- Le décret du 30 juillet 2026 étend la surveillance des investissements hors Union européenne aux sociétés françaises cotées sur certains marchés étrangers.
- Le contrôle s’enclenche dès le franchissement de 10 % des droits de vote pour une entité cotée, et de 25 % pour une société non cotée.
- Les secteurs stratégiques concernés incluent la cybersécurité, l’intelligence artificielle, la défense, l’énergie et la santé.
- Bercy peut accorder son autorisation sous conditions strictes, comme le maintien des savoir-faire ou la cession d’activités spécifiques.
Un cadre législatif étendu aux marchés internationaux
Le contrôle français des investissements étrangers franchit une nouvelle étape réglementaire. Issu du décret n° 2026-718 et de l’arrêté du 30 juillet 2026, publiés au Journal officiel le 2 août de la même année, ce dispositif renforce la surveillance des capitaux non européens. Désormais, le mécanisme englobe les prises de participation dans des sociétés françaises cotées sur des bourses étrangères ciblées, à l’instar du London Stock Exchange, du SIX Swiss Exchange, du Toronto Stock Exchange, ou encore des places de Singapour, du Japon et de Corée. Cette réforme étend la vigilance de l’État aux places boursières mondiales afin de mieux protéger les fleurons industriels et technologiques nationaux. Les nouvelles dispositions s’appliquent à compter du onzième jour ouvré suivant la publication des textes.

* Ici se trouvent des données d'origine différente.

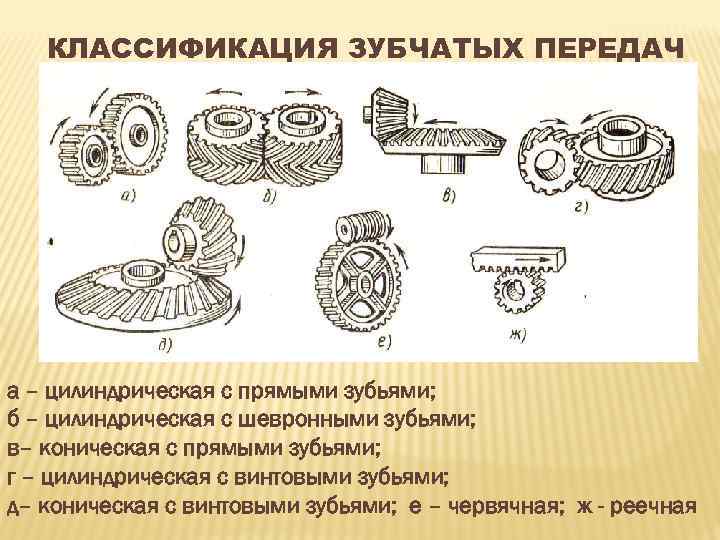 КЛАССИФИКАЦИЯ ЗУБЧАТЫХ ПЕРЕДАЧ

а)
б)
в)
г)
д)
е)
ж)

а – цилиндрическая с прямыми зубьями;
б – цилиндрическая с шевронными зубьями;
в– коническая с прямыми зубьями;
г – цилиндрическая с винтовыми зубьями;
д– коническая с винтовыми зубьями; е – червячная; ж - реечная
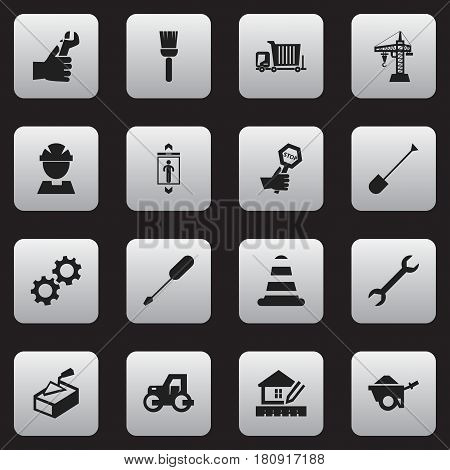 STOP

BIGSTOCK

www.bigstock.com · 180917188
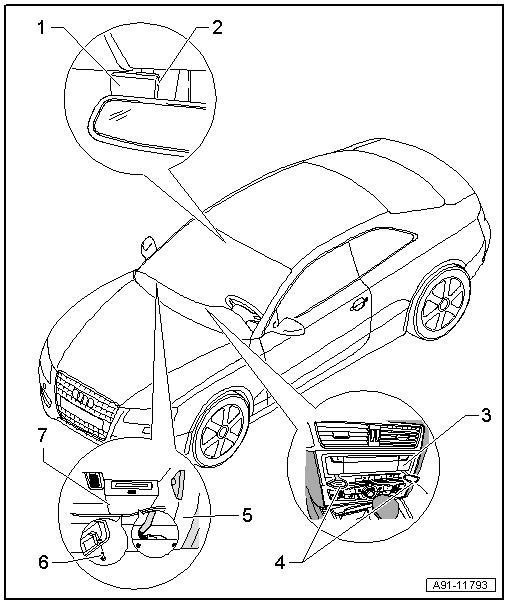 1
2
3
7
5
6
4
A91-11793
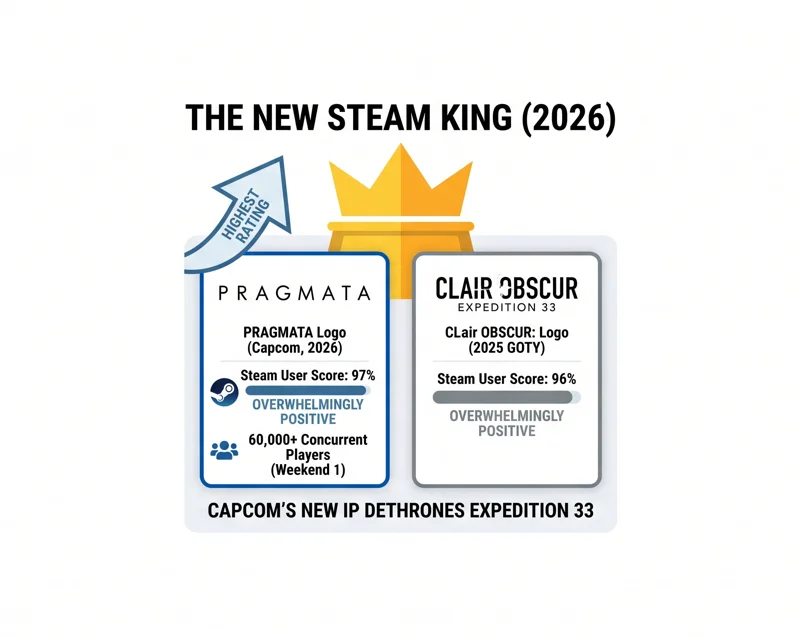 THE NEW STEAM KING (2026)

HIGHEST RATING

PRAGMATA

PRAGMATA Logo (Capcom, 2026)

Steam User Score: 97%

OVERWHELMINGLY POSITIVE

60,000+ Concurrent Players (Weekend 1)

CLAIR OBSCUR
EXPEDITION 33

CLair OBSCUR: Logo (2025 GOTY)

Steam User Score: 96%

OVERWHELMINGLY POSITIVE

CAPCOM'S NEW IP DETHRONES EXPEDITION 33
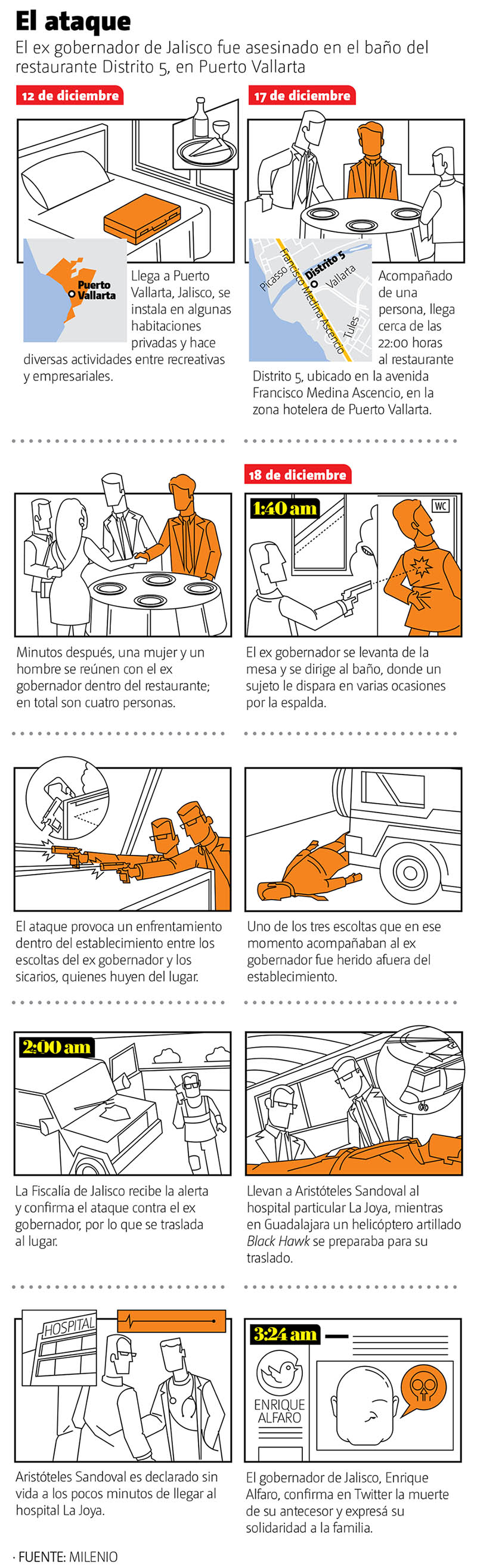 El ataque

El ex gobernador de Jalisco fue asesinado en el baño del restaurante Distrito 5, en Puerto Vallarta

12 de diciembre

Puerto Vallarta

Llega a Puerto Vallarta, Jalisco, se instala en algunas habitaciones privadas y hace diversas actividades entre recreativas y empresariales.

17 de diciembre

Picasso Francisco Medina Ascencio Distrito 5 Vallarta Tules

Acompañado de una persona, llega cerca de las 22:00 horas al restaurante Distrito 5, ubicado en la avenida Francisco Medina Ascencio, en la zona hotelera de Puerto Vallarta.

Minutos después, una mujer y un hombre se reúnen con el ex gobernador dentro del restaurante; en total son cuatro personas.

18 de diciembre

1:40 am

WC

El ex gobernador se levanta de la mesa y se dirige al baño, donde un sujeto le dispara en varias ocasiones por la espalda.

El ataque provoca un enfrentamiento dentro del establecimiento entre los escoltas del ex gobernador y los sicarios, quienes huyen del lugar.

Uno de los tres escoltas que en ese momento acompañaban al ex gobernador fue herido afuera del establecimiento.

2:00 am

La Fiscalía de Jalisco recibe la alerta y confirma el ataque contra el ex gobernador, por lo que se traslada al lugar.

Llevan a Aristóteles Sandoval al hospital particular La Joya, mientras en Guadalajara un helicóptero artillado Black Hawk se preparaba para su traslado.

HOSPITAL

Aristóteles Sandoval es declarado sin vida a los pocos minutos de llegar al hospital La Joya.

3:24 am

ENRIQUE ALFARO

El gobernador de Jalisco, Enrique Alfaro, confirma en Twitter la muerte de su antecesor y expresá su solidaridad a la familia.

· FUENTE: MILENIO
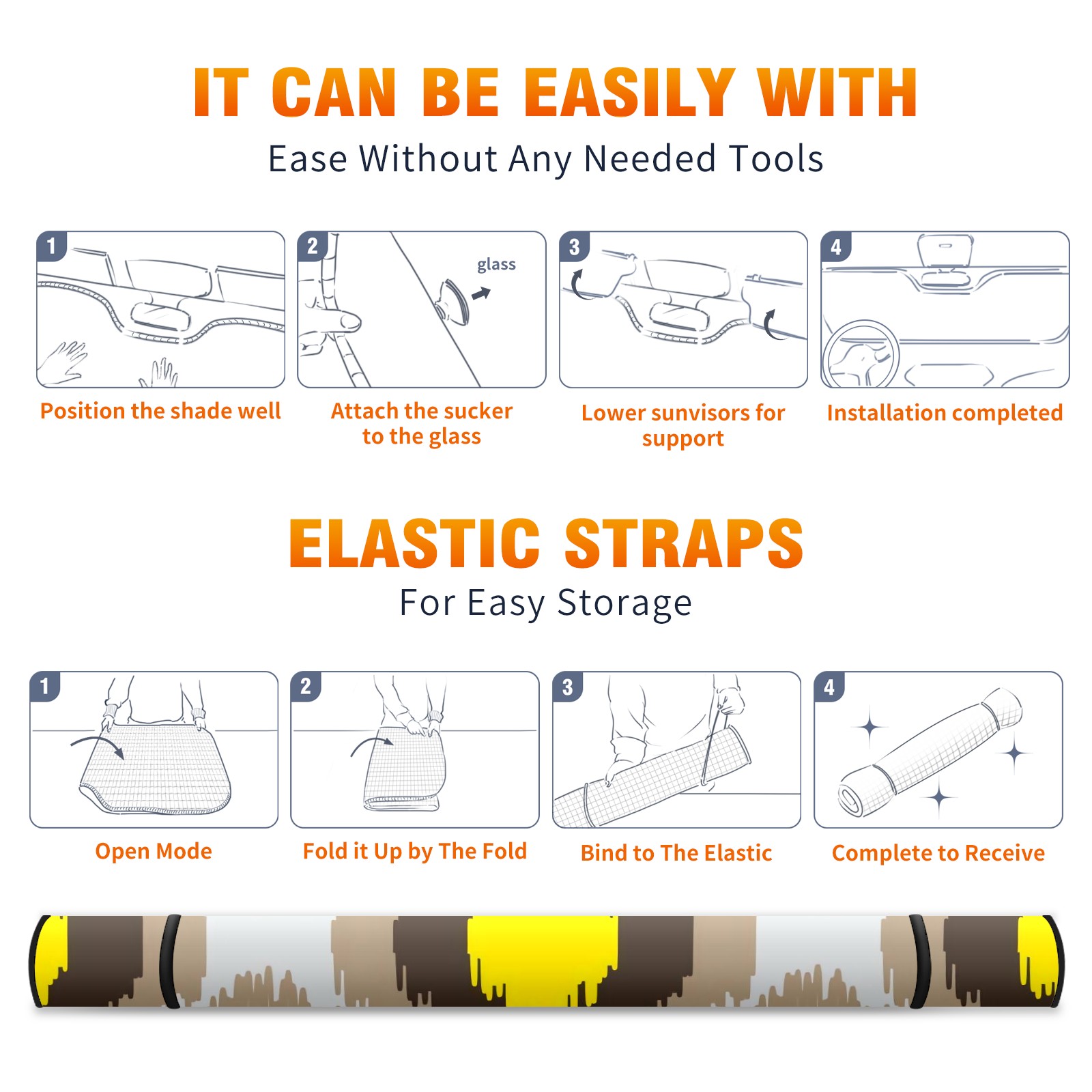 IT CAN BE EASILY WITH
Ease Without Any Needed Tools

1
Position the shade well

2
glass
Attach the sucker to the glass

3
Lower sunvisors for support

4
Installation completed

ELASTIC STRAPS
For Easy Storage

1
Open Mode

2
Fold it Up by The Fold

3
Bind to The Elastic

4
Complete to Receive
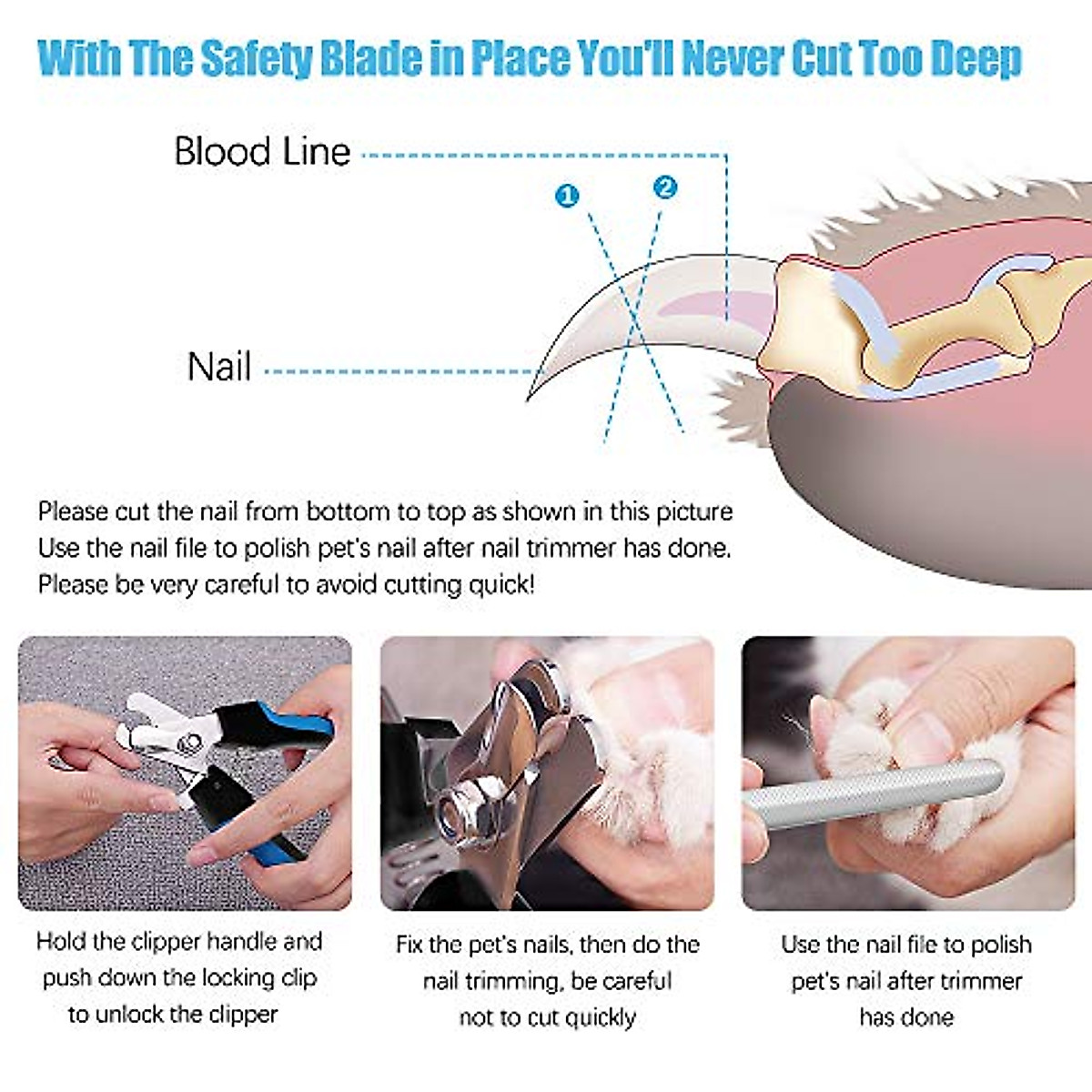 With The Safety Blade in Place You'll Never Cut Too Deep

Blood Line

1

2

Nail

Please cut the nail from bottom to top as shown in this picture
Use the nail file to polish pet's nail after nail trimmer has done.
Please be very careful to avoid cutting quick!

Hold the clipper handle and push down the locking clip to unlock the clipper

Fix the pet's nails, then do the nail trimming, be careful not to cut quickly

Use the nail file to polish pet's nail after trimmer has done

La traçabilité complète des acquéreurs et des seuils d’alerte
L’évaluation réglementaire d’un dossier d’acquisition ne s’arrête pas à la seule identité de l’acheteur direct. L’administration remonte l’intégralité de la chaîne de contrôle pour identifier le bénéficiaire effectif réel, ciblant aussi bien les entités étrangères que les structures françaises sous influence externe. Sur le plan technique, la qualification de l’investissement repose sur des seuils stricts : l’acquisition du contrôle, le rachat d’une branche d’activité, ou le franchissement de 25 % des droits de vote d’une société française. Pour les entités cotées sur un marché réglementé, ce seuil est abaissé à 10 %. L’examen minutieux de l’actionnariat empêche tout contournement du contrôle étatique par le biais de structures intermédiaires implantées dans l’Union européenne. Des critères comme les droits de veto ou la nomination de dirigeants entrent également en ligne de compte.
Secteurs sensibles et exigences de souveraineté de Bercy
La liste des activités soumises à autorisation préalable est particulièrement vaste afin de préserver la souveraineté de la France. Elle comprend les matériels de guerre, la sécurité des systèmes d’information, les télécommunications, l’eau, les transports, l’agriculture et les matières premières critiques. Toutefois, l’intervention du ministère de l’Économie ne débouche pas systématiquement sur un refus. L’administration privilégie fréquemment des validations sous conditions. Le gouvernement dispose du pouvoir d’exiger le maintien des capacités industrielles sur le territoire national, la protection des données sensibles ou la cession d’actifs à un tiers agréé. Pour les investisseurs, ces contraintes de conformité et de calendrier doivent être rigoureusement anticipées avant la finalisation de tout accord.